Ringkasan Mendengarkan

  • Pembicara menekankan angka kematian yang tinggi terkait keracunan paraquat, yang disebabkan oleh toksisitasnya dan tidak adanya pengobatan yang efektif. Paraquat, herbisida kontak non-selektif, populer di negara berkembang karena aksinya yang cepat terhadap gulma, meskipun telah dilarang di beberapa wilayah. Karakteristik utamanya meliputi efektivitas spektrum luas, aksi cepat, dan inaktivasi parsial setelah kontak dengan tanah.
  • Pembicara menjelaskan mekanisme toksisitas paraquat, terutama yang melibatkan pembentukan anion superoksida dan oksidasi NADPH seluler. Pembicara menyebutkan bahwa paraquat terakumulasi di dalam sel, mengalami siklus redoks, menyebabkan stres oksidatif, kerusakan sel, dan respon inflamasi sekunder, yang menyerang organ seperti paru-paru, ginjal, dan hati.
  • Mengenai keterlibatan organ, tayangan menyoroti dampaknya pada paru-paru, yang menyebabkan alveolitis akut dan fibrosis pulmonal. Keterlibatan ginjal dimulai dengan cepat dengan perkembangan vakuolisasi besar di tubulus konvolusi proksimal, sementara kongesti hati dan cedera hepatoseluler terjadi dalam beberapa jam hingga hari. Mengonsumsi 30ml atau lebih paraquat 20 hingga 24% berakibat fatal.
  • Pembicara kemudian menjelaskan berbagai klasifikasi keracunan paraquat berdasarkan simtomatologi.
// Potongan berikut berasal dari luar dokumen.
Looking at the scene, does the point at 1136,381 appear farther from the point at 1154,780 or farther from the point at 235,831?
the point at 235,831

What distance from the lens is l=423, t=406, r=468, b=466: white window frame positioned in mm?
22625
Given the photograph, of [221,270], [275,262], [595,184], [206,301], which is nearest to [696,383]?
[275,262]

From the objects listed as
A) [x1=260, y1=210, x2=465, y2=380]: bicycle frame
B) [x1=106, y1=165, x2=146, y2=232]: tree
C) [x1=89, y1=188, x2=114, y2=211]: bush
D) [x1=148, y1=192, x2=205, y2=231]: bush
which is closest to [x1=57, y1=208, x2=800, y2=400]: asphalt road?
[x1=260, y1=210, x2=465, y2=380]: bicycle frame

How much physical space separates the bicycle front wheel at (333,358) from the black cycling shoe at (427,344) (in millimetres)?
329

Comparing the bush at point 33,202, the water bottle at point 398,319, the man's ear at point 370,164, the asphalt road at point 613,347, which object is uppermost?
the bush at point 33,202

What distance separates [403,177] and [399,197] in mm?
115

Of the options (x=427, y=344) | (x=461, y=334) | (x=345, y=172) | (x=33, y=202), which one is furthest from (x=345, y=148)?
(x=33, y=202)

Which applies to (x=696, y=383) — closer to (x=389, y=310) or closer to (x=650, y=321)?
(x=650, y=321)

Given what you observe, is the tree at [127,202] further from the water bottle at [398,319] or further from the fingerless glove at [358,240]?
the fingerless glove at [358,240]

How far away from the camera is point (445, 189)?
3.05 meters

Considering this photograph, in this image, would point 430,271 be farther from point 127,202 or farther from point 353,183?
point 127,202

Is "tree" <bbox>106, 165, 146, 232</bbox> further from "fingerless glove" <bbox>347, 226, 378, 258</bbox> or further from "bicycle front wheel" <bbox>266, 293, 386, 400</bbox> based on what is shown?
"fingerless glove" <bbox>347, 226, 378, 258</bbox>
Pembicara pentingnya pentingnya pemeriksaan fisik, termasuk pemeriksaan mulut dan faring untuk tanda-tanda nekrosis dan ulserasi, dan berhati-hati dalam memberikan oksigen kecuali hipoksia dikonfirmasi dengan saturasi di bawah 90%.
  • Tindakan diagnostik meliputi pemeriksaan darah lengkap, tes fungsi ginjal, foto rontgen dada, dan EKG. Menilai fungsi ginjal sangat penting, dengan peningkatan kadar kreatinin menunjukkan keracunan berat. Analisis gas darah arteri juga penting, dengan asidosis laktat dan asemia menunjukkan prognosis yang buruk. Kadar paraquat dalam urin berfungsi sebagai konfirmasi kualitatif paparan, dengan warna yang lebih gelap menunjukkan konsentrasi yang lebih tinggi dan hasil yang lebih buruk.
  • Strategi manajemen medis fokus pada dekontaminasi melalui arang aktif atau tanah fuller, dan memulai hemoperfusi atau hemodialisis, idealnya dalam waktu 4 jam setelah injeksi. Terapi antiinflamasi dan antioksidan, termasuk glukokortikoid dosis tinggi, N-asetilsistein, vitamin E, dan vitamin C, mungkin menawarkan sedikit manfaat.
  • Penyaji membahas studi kasus, mencatat bahwa kelompok usia yang paling rentan adalah antara 17-35 tahun, dengan rasio jenis kelamin laki-laki vs perempuan 4:1. Komplikasinya meliputi cedera ginjal akut dan ARDS. Pengenalan dini, mengeluarkan senyawa, mencuci lambung, dan mengambil oksigen semuanya ditekan.